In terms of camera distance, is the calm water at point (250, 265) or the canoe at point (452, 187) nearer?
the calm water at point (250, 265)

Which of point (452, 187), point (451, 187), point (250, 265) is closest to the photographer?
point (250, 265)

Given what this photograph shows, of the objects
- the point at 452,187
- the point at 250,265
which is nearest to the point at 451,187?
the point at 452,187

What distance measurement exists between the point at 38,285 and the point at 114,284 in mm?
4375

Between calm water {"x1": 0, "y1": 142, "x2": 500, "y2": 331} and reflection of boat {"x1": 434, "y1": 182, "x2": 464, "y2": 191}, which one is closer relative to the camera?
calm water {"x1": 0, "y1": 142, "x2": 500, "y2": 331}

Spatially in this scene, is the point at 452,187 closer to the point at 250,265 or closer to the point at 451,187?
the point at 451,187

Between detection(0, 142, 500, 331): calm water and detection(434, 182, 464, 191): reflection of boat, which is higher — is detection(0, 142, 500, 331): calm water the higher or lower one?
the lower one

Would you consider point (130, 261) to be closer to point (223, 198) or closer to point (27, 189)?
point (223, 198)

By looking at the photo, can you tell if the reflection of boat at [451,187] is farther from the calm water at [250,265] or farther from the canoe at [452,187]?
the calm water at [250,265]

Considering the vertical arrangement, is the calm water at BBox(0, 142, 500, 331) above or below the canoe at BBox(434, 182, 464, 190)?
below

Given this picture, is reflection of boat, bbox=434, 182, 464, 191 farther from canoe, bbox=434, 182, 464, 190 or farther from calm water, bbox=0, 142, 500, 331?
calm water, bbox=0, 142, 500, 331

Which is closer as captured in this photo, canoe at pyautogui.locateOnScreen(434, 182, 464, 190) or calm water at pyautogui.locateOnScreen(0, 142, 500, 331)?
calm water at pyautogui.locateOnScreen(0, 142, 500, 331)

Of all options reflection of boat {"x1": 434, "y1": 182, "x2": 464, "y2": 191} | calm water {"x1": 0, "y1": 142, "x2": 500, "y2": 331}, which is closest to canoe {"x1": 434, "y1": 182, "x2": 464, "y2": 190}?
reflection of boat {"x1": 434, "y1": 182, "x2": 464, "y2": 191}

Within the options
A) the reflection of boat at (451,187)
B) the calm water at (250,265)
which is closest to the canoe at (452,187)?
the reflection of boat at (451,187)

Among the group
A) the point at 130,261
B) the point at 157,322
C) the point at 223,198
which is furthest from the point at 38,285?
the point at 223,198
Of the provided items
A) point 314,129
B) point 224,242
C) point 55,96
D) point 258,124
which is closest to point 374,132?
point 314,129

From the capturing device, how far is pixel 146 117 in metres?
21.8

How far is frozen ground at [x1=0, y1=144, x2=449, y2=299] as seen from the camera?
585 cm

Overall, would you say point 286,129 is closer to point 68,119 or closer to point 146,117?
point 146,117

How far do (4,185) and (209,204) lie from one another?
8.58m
○ ○ ○ ○ ○ ○ ○
| Given task |
Write out the whole listing again, swapping in "rowboat" wherever "canoe" occurs and leaving everything else as it is.

| Task answer |
In terms of camera distance, is the calm water at point (250, 265) or the rowboat at point (452, 187) nearer?
the calm water at point (250, 265)

Which of point (452, 187), point (451, 187), point (250, 265) is closest to the photographer?
point (250, 265)

Given what this photograph shows, of the objects
- the point at 452,187
- the point at 250,265
which is nearest to the point at 451,187?
the point at 452,187

What distance measurement exists between the point at 38,285 and the point at 114,284 in mm?
4375

Between calm water {"x1": 0, "y1": 142, "x2": 500, "y2": 331} and reflection of boat {"x1": 434, "y1": 182, "x2": 464, "y2": 191}, which one is closer relative to the camera?
calm water {"x1": 0, "y1": 142, "x2": 500, "y2": 331}

Spatially in this scene, is the point at 452,187 closer to the point at 250,265 or closer to the point at 451,187?
the point at 451,187

Between detection(0, 142, 500, 331): calm water and detection(434, 182, 464, 191): reflection of boat, which is higher — is detection(0, 142, 500, 331): calm water the higher or lower one?
the lower one

Would you consider point (130, 261) to be closer to point (223, 198) or closer to point (27, 189)?
point (223, 198)

By looking at the photo, can you tell if the reflection of boat at [451,187] is farther from the calm water at [250,265] or farther from the rowboat at [452,187]?
the calm water at [250,265]

Considering the vertical arrangement, is the calm water at BBox(0, 142, 500, 331) above or below the rowboat at BBox(434, 182, 464, 190)?
below

Given this picture, is reflection of boat, bbox=434, 182, 464, 191 farther from rowboat, bbox=434, 182, 464, 190 or farther from calm water, bbox=0, 142, 500, 331?
calm water, bbox=0, 142, 500, 331

Which is closer as captured in this photo, rowboat at pyautogui.locateOnScreen(434, 182, 464, 190) or calm water at pyautogui.locateOnScreen(0, 142, 500, 331)?
calm water at pyautogui.locateOnScreen(0, 142, 500, 331)

Of all options reflection of boat {"x1": 434, "y1": 182, "x2": 464, "y2": 191} | calm water {"x1": 0, "y1": 142, "x2": 500, "y2": 331}, which is closest to rowboat {"x1": 434, "y1": 182, "x2": 464, "y2": 190}?
reflection of boat {"x1": 434, "y1": 182, "x2": 464, "y2": 191}

Within the options
A) the reflection of boat at (451,187)
B) the calm water at (250,265)
which is closest to the rowboat at (452,187)?
the reflection of boat at (451,187)

Among the group
A) the point at 130,261
B) the point at 157,322
C) the point at 223,198
which is furthest from the point at 38,285?
the point at 223,198
Of the provided items
A) point 314,129
B) point 224,242
C) point 55,96
D) point 258,124
which is closest to point 374,132?
point 314,129

From the capturing device, how far is pixel 146 117 in metres?
21.8

How far is frozen ground at [x1=0, y1=144, x2=449, y2=299] as seen from the camera?
585 cm

Overall, would you say point 286,129 is closer to point 68,119 or closer to point 146,117?
point 146,117

How far do (4,185) and (209,204) lie from one another?
8.58m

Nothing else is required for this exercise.